• **Prompt 1**:
Decide whether each statement below agrees with the passage on trustees. For each of (a), (b), and (c), answer yes or no and quote the exact words of the passage that settle it.
(a) The defendants bear the costs of the management trustee.
(b) The management trustee reports to plaintiffs every quarter.
(c) The divestiture trustee is chosen by the defendants.
• **Prompt 2**: Summarize the passage on trustees in two sentences.
• **Prompt 3**: Continue the passage on trustees from the point where it stops.

=== Document section ===

The Preservation of Assets Stipulation and Order provides that defendants will pay all costs and expenses of the management trustee, including the cost of consultants, accountants, attorneys, and other representatives and assistants hired by the management trustee as are reasonably necessary to carry out his or her duties and responsibilities. After his or her appointment becomes effective, the management trustee will file monthly reports with plaintiffs setting forth the efforts to accomplish the goals of the Preservation of Assets Stipulation and Order and the proposed Final Judgment and the extent to which defendants are fulfilling their responsibilities. Finally, the management trustee may become the divestiture trustee, pursuant to the provisions of Section V of the proposed Final Judgment.

  1. Use of a Divestiture Trustee

In the event that defendants do not accomplish the divestiture within the periods prescribed in the proposed Final Judgment, the Final Judgment provides that the Court will appoint a trustee selected by plaintiff United States upon consultation with any relevant plaintiff state to effect the divestitures. As part of this divestiture, defendants must relinquish any direct or indirect financial ownership interests and any direct or indirect role in management or participation in control. Pursuant to Section V of the proposed Final Judgment, the divestiture trustee will own and control the systems until they are sold to a final purchaser, subject to safeguards to prevent defendants from influencing their operation.

Section V details the requirements for the establishment of the divestiture trust, the selection and compensation of the divestiture trustee, the responsibilities of the divestiture trustee in connection with the divestiture and operation of the Divestiture Assets, and the termination of the divestiture trust. The divestiture trustee will have the obligation and the sole responsibility, under Section V.D, for the divestiture of any transferred Divestiture Assets. The divestiture trustee has the authority to accomplish divestitures at the earliest possible time and "at the best price then obtainable upon a reasonable effort by the trustee." In addition, to insure that the divestiture trustee can promptly locate and divest to an acceptable purchaser, plaintiff United States, in its sole discretion upon consultation with any relevant plaintiff state, may require defendants to include additional assets, or allow defendants to substitute substantially similar assets, which substantially relate to the Wireless Business Divestiture Assets to be divested by the divestiture trustee.

=== Provided information ===

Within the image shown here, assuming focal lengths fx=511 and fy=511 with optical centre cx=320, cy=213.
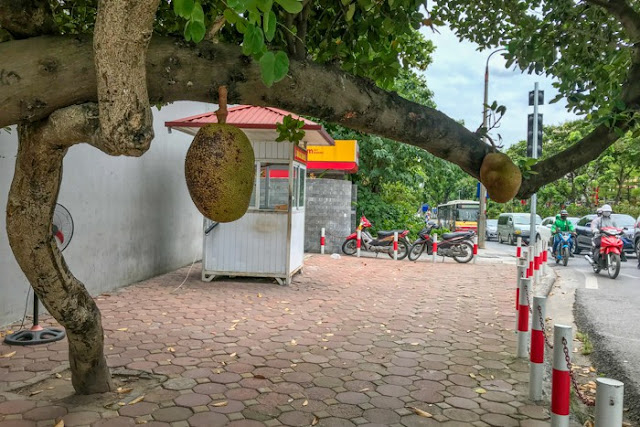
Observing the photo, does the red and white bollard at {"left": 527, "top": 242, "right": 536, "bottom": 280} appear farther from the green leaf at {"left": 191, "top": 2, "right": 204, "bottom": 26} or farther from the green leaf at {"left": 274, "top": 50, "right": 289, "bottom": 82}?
the green leaf at {"left": 191, "top": 2, "right": 204, "bottom": 26}

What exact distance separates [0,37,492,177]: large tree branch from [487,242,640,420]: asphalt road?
2816 millimetres

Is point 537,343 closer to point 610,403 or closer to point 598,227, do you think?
point 610,403

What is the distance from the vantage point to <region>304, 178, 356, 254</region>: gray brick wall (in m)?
14.8

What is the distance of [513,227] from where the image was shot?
2402cm

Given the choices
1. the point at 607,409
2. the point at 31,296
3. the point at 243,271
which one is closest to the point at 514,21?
the point at 607,409

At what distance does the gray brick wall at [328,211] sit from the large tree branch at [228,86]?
40.0 feet

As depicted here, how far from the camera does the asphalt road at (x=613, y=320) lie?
4.66 meters

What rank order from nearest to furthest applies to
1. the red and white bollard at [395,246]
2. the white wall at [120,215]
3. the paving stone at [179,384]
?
the paving stone at [179,384]
the white wall at [120,215]
the red and white bollard at [395,246]

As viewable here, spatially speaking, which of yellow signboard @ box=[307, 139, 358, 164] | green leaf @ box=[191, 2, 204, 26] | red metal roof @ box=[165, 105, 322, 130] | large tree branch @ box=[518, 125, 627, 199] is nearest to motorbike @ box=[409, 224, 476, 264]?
yellow signboard @ box=[307, 139, 358, 164]

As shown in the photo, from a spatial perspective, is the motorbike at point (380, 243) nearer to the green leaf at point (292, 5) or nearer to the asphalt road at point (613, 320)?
the asphalt road at point (613, 320)

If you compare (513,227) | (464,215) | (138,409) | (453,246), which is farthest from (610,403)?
(464,215)

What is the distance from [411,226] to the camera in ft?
57.6

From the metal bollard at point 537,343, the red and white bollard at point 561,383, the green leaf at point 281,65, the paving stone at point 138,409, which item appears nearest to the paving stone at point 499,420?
the metal bollard at point 537,343

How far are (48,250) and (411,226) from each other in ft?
50.4
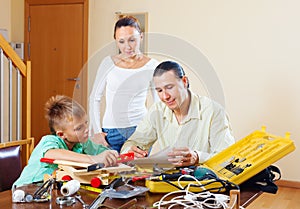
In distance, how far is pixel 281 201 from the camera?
12.5 ft

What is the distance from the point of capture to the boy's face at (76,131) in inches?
58.4

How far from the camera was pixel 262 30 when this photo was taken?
424cm

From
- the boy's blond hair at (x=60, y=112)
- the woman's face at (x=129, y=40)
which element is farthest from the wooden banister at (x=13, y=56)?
the woman's face at (x=129, y=40)

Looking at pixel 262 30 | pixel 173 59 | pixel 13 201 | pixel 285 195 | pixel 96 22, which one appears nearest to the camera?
pixel 13 201

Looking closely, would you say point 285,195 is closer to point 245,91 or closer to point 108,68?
point 245,91

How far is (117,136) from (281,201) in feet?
9.03

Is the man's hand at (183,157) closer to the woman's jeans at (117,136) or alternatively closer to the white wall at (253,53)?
the woman's jeans at (117,136)

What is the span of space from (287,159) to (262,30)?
122cm

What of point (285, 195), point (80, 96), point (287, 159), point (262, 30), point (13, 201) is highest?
point (262, 30)

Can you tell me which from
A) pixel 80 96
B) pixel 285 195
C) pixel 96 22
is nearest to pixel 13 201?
pixel 80 96

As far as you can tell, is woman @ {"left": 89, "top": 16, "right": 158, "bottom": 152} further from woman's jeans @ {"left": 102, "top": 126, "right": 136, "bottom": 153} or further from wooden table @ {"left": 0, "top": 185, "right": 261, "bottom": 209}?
wooden table @ {"left": 0, "top": 185, "right": 261, "bottom": 209}

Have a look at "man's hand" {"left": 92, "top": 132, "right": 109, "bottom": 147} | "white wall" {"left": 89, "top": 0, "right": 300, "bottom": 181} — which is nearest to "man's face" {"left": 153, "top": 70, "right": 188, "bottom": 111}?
"man's hand" {"left": 92, "top": 132, "right": 109, "bottom": 147}

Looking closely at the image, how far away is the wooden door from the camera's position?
526cm

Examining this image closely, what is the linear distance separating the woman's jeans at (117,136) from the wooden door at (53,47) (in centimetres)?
386
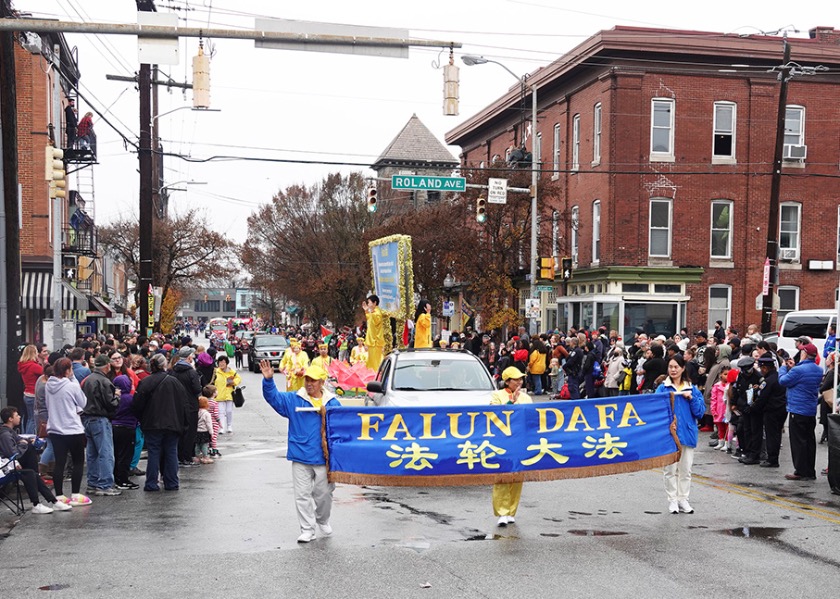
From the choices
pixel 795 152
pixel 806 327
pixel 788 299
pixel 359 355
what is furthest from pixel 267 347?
pixel 806 327

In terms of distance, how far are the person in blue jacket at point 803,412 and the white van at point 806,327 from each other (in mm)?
13475

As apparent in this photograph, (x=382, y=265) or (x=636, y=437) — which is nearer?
(x=636, y=437)

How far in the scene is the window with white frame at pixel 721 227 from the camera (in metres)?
39.1

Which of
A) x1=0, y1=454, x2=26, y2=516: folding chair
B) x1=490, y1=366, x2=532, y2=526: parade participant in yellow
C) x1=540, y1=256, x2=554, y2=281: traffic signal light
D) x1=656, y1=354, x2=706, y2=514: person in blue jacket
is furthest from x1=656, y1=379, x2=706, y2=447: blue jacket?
x1=540, y1=256, x2=554, y2=281: traffic signal light

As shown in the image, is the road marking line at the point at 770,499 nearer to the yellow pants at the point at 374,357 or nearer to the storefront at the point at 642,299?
the yellow pants at the point at 374,357

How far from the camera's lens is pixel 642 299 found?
38281 mm

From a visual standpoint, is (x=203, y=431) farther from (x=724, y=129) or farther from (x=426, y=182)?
(x=724, y=129)

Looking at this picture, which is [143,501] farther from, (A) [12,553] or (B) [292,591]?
(B) [292,591]

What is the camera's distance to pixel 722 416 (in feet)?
58.0

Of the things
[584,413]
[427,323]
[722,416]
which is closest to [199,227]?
[427,323]

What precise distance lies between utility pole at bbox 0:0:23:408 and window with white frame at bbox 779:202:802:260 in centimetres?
3080

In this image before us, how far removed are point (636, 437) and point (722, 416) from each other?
7.05m

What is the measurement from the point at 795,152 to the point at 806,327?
13.1 meters

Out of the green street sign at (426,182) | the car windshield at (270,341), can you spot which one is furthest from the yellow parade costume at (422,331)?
the car windshield at (270,341)
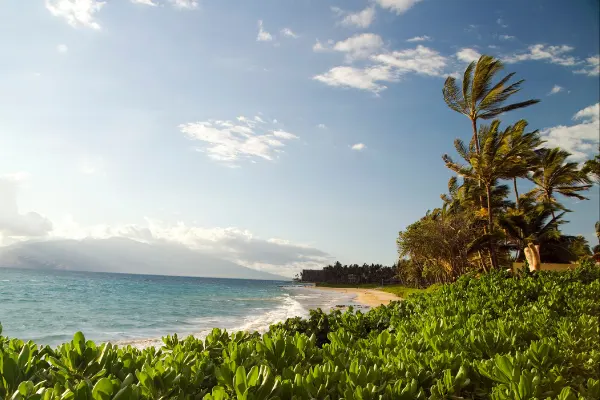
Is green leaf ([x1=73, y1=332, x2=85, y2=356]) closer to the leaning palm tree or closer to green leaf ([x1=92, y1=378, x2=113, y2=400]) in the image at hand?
green leaf ([x1=92, y1=378, x2=113, y2=400])

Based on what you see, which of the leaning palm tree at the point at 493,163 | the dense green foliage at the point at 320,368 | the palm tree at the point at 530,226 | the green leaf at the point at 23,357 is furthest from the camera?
the palm tree at the point at 530,226

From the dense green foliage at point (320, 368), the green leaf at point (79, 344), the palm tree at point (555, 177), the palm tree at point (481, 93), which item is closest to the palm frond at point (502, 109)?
the palm tree at point (481, 93)

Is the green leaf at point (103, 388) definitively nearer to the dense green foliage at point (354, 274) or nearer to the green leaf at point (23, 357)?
the green leaf at point (23, 357)

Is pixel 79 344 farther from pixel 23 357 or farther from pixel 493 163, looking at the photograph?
pixel 493 163

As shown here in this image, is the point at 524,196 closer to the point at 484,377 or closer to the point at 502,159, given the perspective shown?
the point at 502,159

===

• **Exercise output 1**:
(a) Yes: "defendants will pay all costs and expenses of the management trustee"
(b) No: "the management trustee will file monthly reports with plaintiffs"
(c) No: "the Court will appoint a trustee selected by plaintiff United States upon consultation with any relevant plaintiff state"

• **Exercise output 2**: The management trustee's costs are paid by defendants, and this trustee files monthly reports with plaintiffs and may become the divestiture trustee. If defendants fail to complete the divestiture in the prescribed periods, the Court appoints a divestiture trustee selected by the United States, who owns and controls the systems until their sale and has sole responsibility for divesting them at the earliest possible time and at the best price then obtainable.

• **Exercise output 3**:
The divestiture trustee will not only have responsibility for sale of the Divestiture Assets, but will also be the authorized holder of the wireless licenses, with full responsibility for the operations, marketing, and sales of the wireless businesses to be divested, and will not be subject to any control or direction by defendants. Defendants will no longer have any role in the ownership, operation, or management of the Divestiture Assets following consummation of the transaction, as provided by Section V, other than the right to receive the proceeds of the sale, and certain obligations to provide support to the Divestiture Assets, and cooperate with the divestiture trustee in order to complete the divestiture, as indicated in Section VI.L and in the Preservation of Assets Stipulation and Order.

The proposed Final Judgment provides that defendants will pay all costs and expenses of the divestiture trustee. The divestiture trustee's commission will be structured, under Section V.G of the proposed Final Judgment, so as to provide an incentive for the divestiture trustee based on the price obtained and the speed with which the divestitures are accomplished. After his or her appointment becomes effective, the divestiture trustee will file monthly reports with the Court and plaintiffs setting forth his or her efforts to accomplish the divestitures. Section V.J requires the divestiture trustee to divest the Divestiture Assets to an acceptable purchaser or purchasers no later than six months after the assets are transferred to the divestiture trustee. At the end of six months, if all divestitures have not been accomplished, the trustee, plaintiff United States, and any relevant plaintiff state will make recommendations to the Court, which shall enter such orders as appropriate in order to carry out the purpose of the trust, including extending the trust or term of the trustee's appointment.

The divestiture provisions of the proposed Final Judgment will eliminate the anticompetitive effects of the transaction in the provision of mobile wireless telecommunications services and mobile wireless broadband services. The divestitures of the Wireless Business Divestiture Assets and the Minority Interests will preserve competition in mobile wireless telecommunications services by maintaining an independent and economically viable competitor in the relevant geographic markets. The divestiture of the Spectrum Divestiture Assets will preserve competition in mobile wireless broadband services by making assets available to establish a new, independent, and economically viable competitor.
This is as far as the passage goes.